The meeting ends before 9 a.m. with a song and three minutes to dance to recorded music.
The academic day starts with literacy, taught through the Wilson Fundations program, a multi-sensory approach that stresses phonics. Teachers will then read a story aloud before students break out into the classroom’s five literacy centers. These are leveled groups, so students are with others of similar abilities. Teachers will work with two groups while the other three work independently.
At 9:50 a.m., there’s a break for snack. Then they’ll start their 30-minute writer’s workshop as they learn the written word. Projects may begin with a drawing, and students will then work to add words to the picture. Each Friday, the students share their writing with the class.
Playtime – also called Choice – follows writing. Students have 40 minutes to work at different stations around the room. Then comes a 20-minute rest period – a quiet time in which students have the option of lying down, or writing in their journals or drawing.
In the daily 30-minute math class, kindergarteners learn numbers and counting. Social studies focus on learning about themselves, their school community and their neighborhood. Science class focuses on the natural world, and develops material from their weekly field studies.
The students may dance again before lunch at 12:50 p.m.
After lunch, there’s time for a story.
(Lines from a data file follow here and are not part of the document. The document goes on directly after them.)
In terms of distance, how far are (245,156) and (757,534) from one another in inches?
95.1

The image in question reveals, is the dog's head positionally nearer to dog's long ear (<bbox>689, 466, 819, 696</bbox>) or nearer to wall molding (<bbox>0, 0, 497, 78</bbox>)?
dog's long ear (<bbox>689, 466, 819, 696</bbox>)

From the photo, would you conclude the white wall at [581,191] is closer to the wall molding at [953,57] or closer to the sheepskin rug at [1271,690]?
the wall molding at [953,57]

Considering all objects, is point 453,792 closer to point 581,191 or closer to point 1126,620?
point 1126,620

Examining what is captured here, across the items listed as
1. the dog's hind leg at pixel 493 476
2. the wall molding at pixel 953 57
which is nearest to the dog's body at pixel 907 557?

Daily physical education comes toward the end of the day. Students return to the classroom for a 15-minute recap of the day before dismissal at 3 p.m.
Parent volunteers play an important role at LGCS.
The main vehicle for volunteering is the LGCS Parent Association, which organizes the school's book fair, and events for students. Each classroom has at least one class parent who helps arrange for parents to volunteer in the classroom, reading to students, or assisting teachers and aides. Parents with a particular expertise can talk with students about their specialties. They can also serve as chaperones on the weekly field-study trips to educational sites in Brooklyn.